What you have to do: Give again, exactly, every line of the entries below from the one that has "class: Mammalia" to the last.

Input data:
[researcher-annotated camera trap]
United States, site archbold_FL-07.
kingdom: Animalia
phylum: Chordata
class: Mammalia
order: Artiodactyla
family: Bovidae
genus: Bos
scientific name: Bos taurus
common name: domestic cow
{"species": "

Response area:
class: Mammalia
order: Artiodactyla
family: Bovidae
genus: Bos
scientific name: Bos taurus
common name: domestic cow
{"species": "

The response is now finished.